= Herbert Strang =

English writer of adventure stories for boys, joint pseudonym of duo

Herbert Strang was the pseudonym of two English authors, George Herbert Ely (1866-1958) and Charles James L'Estrange (1867-1947). They specialized in writing adventure stories for boys, both historical and modern-day.

Both men were staff members of Oxford University Press, which published their books, giving them a patina of social status and approval for the parents of their intended readership.
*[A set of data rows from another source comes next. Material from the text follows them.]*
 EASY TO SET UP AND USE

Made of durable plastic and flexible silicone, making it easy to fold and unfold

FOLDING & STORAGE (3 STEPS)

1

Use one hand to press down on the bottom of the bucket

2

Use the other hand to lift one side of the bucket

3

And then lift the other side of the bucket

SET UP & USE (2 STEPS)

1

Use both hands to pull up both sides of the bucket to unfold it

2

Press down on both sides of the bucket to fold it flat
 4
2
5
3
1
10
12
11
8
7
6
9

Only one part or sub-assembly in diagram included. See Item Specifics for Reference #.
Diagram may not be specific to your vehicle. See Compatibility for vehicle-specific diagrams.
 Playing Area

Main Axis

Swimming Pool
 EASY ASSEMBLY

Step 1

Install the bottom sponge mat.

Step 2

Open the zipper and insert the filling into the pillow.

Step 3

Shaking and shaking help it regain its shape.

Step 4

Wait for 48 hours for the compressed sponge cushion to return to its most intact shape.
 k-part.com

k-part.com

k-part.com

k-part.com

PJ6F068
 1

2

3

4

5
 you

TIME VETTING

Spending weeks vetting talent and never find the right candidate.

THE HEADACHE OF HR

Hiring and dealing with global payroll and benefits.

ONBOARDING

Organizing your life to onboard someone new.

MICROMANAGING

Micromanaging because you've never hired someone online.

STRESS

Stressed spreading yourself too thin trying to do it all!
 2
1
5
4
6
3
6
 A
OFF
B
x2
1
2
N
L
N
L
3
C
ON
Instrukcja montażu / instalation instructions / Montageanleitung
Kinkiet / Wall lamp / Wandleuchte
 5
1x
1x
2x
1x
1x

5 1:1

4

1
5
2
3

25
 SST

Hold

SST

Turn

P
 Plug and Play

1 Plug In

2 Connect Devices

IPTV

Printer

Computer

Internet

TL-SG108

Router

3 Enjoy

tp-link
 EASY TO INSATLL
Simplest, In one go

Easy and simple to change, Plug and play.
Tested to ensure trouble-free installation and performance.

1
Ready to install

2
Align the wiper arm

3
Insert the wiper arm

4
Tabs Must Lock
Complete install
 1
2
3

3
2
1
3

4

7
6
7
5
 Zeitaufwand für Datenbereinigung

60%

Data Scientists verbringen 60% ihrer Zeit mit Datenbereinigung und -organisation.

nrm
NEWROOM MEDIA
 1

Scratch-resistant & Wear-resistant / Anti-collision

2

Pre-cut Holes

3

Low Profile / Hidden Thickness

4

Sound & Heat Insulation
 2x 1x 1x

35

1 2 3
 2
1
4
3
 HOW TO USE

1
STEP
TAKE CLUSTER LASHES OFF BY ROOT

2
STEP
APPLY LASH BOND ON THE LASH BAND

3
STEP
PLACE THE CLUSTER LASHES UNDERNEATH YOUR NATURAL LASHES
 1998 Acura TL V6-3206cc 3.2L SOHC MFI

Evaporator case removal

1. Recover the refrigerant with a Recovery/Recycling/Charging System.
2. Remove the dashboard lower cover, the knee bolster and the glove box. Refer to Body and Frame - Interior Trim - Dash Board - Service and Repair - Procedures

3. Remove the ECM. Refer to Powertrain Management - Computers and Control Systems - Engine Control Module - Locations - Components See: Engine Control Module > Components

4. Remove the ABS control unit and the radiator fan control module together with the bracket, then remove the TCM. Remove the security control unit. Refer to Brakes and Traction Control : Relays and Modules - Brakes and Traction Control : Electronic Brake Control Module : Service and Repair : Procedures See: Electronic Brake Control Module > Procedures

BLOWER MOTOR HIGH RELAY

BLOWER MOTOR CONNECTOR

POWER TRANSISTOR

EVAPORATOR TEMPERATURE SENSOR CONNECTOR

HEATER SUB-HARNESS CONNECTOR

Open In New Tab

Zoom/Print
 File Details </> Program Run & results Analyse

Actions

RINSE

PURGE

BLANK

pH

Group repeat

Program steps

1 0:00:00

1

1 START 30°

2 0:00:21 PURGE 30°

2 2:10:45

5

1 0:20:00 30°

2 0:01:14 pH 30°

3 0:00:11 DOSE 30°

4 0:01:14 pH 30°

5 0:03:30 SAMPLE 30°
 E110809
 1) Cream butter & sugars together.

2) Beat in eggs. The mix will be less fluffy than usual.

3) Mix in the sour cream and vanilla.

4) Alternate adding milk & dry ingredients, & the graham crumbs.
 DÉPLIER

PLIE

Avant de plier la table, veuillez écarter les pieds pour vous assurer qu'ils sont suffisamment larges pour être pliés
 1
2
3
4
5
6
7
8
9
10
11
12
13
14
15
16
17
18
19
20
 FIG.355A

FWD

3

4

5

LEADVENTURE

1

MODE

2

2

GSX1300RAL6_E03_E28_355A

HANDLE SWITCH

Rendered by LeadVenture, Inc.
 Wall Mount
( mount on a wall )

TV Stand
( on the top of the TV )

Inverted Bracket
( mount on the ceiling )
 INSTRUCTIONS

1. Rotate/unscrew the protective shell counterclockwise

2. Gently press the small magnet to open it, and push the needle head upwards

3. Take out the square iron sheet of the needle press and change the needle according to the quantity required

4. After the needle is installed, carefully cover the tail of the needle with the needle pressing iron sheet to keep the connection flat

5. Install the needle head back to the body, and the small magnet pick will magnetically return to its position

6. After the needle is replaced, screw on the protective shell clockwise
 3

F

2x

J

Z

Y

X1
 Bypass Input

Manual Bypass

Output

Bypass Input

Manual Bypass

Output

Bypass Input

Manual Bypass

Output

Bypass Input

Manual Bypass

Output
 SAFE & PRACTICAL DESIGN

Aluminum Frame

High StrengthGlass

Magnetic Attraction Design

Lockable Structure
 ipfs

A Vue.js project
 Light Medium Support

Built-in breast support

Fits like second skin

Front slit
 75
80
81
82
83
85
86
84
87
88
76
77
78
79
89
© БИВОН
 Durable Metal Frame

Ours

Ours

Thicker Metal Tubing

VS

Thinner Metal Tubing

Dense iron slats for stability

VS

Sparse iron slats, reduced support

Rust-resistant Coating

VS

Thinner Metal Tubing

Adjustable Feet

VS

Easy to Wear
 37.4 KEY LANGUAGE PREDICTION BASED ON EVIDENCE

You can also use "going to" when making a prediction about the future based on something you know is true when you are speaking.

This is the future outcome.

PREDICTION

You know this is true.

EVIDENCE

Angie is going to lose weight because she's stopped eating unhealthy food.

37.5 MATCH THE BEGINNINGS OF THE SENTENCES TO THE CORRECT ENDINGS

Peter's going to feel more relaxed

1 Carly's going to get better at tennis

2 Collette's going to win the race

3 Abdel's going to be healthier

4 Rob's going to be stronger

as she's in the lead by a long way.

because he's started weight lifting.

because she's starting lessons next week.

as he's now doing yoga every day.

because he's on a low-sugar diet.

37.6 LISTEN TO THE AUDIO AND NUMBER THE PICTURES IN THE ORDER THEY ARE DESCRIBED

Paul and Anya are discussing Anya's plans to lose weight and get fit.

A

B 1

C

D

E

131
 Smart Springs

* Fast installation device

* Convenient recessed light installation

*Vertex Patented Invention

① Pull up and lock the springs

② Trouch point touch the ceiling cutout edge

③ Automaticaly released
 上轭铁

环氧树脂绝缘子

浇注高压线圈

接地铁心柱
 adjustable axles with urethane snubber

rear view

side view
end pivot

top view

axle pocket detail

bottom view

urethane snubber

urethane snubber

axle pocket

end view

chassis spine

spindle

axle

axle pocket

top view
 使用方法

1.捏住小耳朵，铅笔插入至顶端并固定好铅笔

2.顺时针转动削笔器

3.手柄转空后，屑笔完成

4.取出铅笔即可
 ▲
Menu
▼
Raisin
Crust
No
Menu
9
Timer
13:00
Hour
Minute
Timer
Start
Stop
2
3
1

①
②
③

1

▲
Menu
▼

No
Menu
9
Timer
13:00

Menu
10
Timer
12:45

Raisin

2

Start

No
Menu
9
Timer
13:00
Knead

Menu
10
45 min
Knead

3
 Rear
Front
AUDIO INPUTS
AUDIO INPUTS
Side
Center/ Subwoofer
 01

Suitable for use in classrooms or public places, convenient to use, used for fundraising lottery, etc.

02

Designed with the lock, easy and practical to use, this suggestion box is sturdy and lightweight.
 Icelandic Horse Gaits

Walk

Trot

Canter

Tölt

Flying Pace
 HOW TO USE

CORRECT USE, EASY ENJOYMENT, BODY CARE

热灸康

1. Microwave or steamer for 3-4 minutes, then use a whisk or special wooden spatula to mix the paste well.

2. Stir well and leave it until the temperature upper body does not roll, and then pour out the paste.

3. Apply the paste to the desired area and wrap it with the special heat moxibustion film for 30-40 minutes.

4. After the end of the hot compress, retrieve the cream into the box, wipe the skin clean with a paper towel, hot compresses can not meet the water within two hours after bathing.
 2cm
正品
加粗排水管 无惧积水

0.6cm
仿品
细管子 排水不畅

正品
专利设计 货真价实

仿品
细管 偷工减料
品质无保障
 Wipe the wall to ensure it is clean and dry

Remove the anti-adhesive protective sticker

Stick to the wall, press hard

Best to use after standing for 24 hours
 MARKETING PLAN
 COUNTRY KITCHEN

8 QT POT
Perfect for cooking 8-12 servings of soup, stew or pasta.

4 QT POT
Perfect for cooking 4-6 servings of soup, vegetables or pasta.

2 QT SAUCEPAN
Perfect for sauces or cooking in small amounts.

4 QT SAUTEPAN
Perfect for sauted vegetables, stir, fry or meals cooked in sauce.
Their work showed a broad general debt to that of Jules Verne; Round the World in Seven Days was one of their most popular books.
Ely and L'Estrange have been classified as "popular writers of imperial fiction" and "successors of G. A. Henty".

The pseudonym was also employed for several series of anthologies, works "edited by Herbert Strang" that included The Big Book of School Stories for Boys and The Oxford Annual for Scouts. There was in addition an anthology series for girls by "Mrs Herbert Strang", who was also given as the author of some adventure books for girls, notably The Girl Crusoes, a robinsonade.

==Selected works by "Herbert Strang"==
- Kobo: A Story of the Russo-Japanese War (1905)
- Brown of Moukden: A Story of the Russo-Japanese War (1906)
- One of Clive's Heroes (1906)
- Samba (1906) – reprinted in US as Fighting on the Congo (1907)
- On the Trail of the Arabs (1907)
- Rob the Ranger (1907)
- King of the Air (1908)
- With Drake on the Spanish Main (1908)
- Barclay of the Guides (1909)
- Humphrey Bold (1909)
- In the New Forest: A Story of the reign of William the Conqueror (with John Aston) (1910)
- Round the World in Seven Days (1910)
- Swift and Sure (1910)
- The Cruise of the Gyro-car (1911)
- The Air Scout (1912)
- The Flying Boat (1912)
- The Motor Scout (1913)
- The Air Patrol: A Story of the North-West Frontier (1913)
- A Gentleman-At-Arms (1914)
- A Hero of Liege (1915)
- Fighting with French (1915)
- The Old Man of the Mountain (1916)
- Burton the Flying Corps (1916)
- Little Stories of Great Lives (1916)
- Tom Willoughby's Scouts (1919)
- Bright Ideas (1920)
- The Blue Raider (1920)
- No Man's Island (1921)
- Winning his Name (1922)
- A Thousand Miles an Hour (1928)
- The River Pirates (1931)
- The Crimson Book for Boys (publication date not stated but c. 1916-1918)

==Little Stories of Great Lives==
The series Little Stories of Great Lives was edited by Herbert Strang and written for young children. The books are printed with large type and wide margins on good paper. The cover of each book contains a coloured portrait of the subject, and there are numerous black-and-white illustrations inside. The stories in the series include:
- Stories of Famous Women, by Margaret Stuart Lane.
- The Story of Hans Andersen, by E. Hallam Moorhouse.
- The Story of Francis Drake, by H. Russell Ford.
- The Story of Joan of Arc, by Evelyn Ward.
- The Story of Lord Kitchener, by Arthur O. Cooke.
- The Story of Lord Roberts, by Arthur O. Cooke.
- The Story of Napoleon, by Arthur O. Cooke.
- The Story of Nelson, by Arthur O. Cooke.
- The Story of Robert the Bruce, by Lewis Spence.
- The Story of William Wallace, by Lewis Spence.